Set exercise: Could you copy everything from the line containing "Studying this photograph, does" down to the end of the entries below, requests included, raising each number in the answers (the point coordinates and the distance value) by 52 and leaving the numbers in the requests as they are?

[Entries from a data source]

════════

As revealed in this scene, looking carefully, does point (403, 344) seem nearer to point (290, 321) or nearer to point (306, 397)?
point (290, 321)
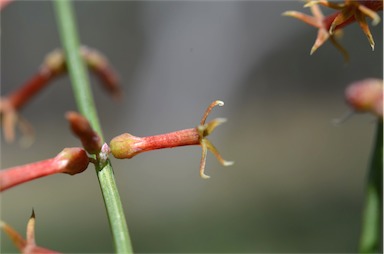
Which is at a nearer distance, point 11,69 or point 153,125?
point 153,125

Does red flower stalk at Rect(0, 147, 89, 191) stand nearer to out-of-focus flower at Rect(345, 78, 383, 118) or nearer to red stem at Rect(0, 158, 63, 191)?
red stem at Rect(0, 158, 63, 191)

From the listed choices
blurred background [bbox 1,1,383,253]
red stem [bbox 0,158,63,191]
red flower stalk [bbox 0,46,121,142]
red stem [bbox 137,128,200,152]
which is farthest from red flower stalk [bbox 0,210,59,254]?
blurred background [bbox 1,1,383,253]

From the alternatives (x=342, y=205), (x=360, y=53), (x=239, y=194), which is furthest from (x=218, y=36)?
(x=342, y=205)

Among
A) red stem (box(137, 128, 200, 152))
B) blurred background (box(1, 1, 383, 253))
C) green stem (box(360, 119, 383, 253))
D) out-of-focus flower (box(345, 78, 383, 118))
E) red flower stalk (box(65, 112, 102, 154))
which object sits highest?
blurred background (box(1, 1, 383, 253))

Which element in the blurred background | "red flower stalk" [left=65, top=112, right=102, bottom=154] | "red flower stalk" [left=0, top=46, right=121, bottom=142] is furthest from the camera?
the blurred background

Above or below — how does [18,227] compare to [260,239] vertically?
above

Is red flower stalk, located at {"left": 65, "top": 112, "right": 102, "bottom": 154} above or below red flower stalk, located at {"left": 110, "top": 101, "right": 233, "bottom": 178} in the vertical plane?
below

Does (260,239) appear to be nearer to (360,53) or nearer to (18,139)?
(360,53)

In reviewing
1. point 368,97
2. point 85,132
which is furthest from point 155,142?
point 368,97
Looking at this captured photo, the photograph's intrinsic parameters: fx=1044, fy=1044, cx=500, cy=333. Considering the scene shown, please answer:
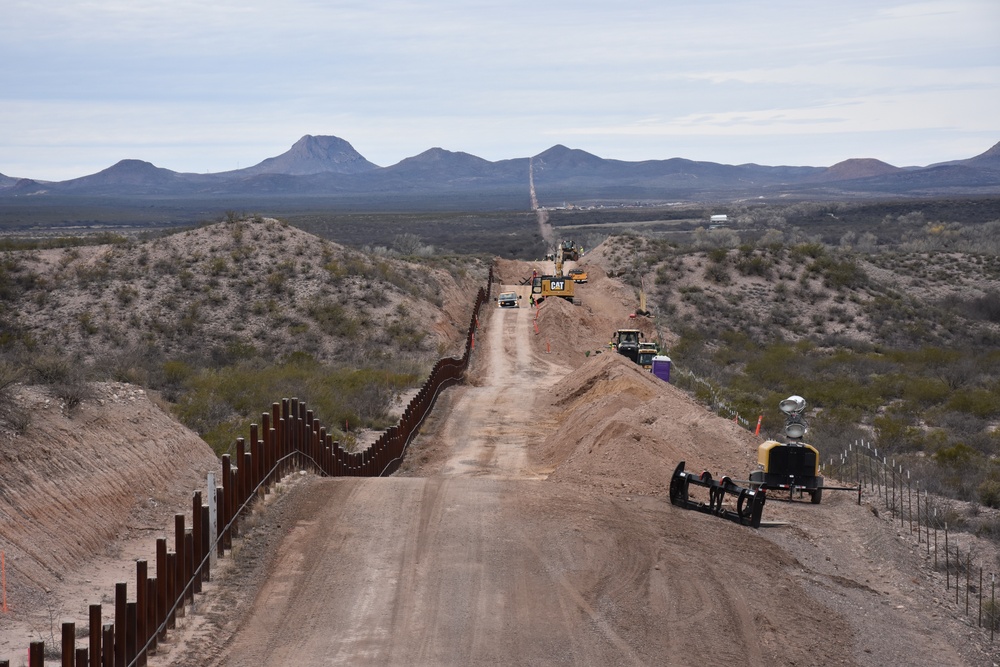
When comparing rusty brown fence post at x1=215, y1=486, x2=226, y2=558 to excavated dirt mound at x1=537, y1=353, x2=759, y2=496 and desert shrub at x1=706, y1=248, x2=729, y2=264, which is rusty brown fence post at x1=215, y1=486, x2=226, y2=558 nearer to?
excavated dirt mound at x1=537, y1=353, x2=759, y2=496

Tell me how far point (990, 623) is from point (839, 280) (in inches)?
1983

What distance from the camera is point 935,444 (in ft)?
85.6

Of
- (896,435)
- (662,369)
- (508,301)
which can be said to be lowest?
(896,435)

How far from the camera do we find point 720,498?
15.0 metres

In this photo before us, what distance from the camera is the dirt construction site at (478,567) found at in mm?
9625

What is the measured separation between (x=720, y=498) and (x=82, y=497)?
8.71 m

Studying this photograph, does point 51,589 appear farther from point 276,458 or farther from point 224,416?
point 224,416

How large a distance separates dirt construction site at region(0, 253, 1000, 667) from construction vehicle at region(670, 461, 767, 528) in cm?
22

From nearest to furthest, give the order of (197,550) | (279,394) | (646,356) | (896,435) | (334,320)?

════════

Written solution:
Studying this photograph, does point 51,589 appear farther from point 276,458 or farther from point 224,416?
point 276,468

How large a distance separates dirt construction site at region(0, 253, 1000, 667) from construction vehicle at region(670, 461, 767, 528) in cm?
74

From nearest to furthest, give the order of (197,550) | (279,394) | (646,356) | (896,435) | (334,320)?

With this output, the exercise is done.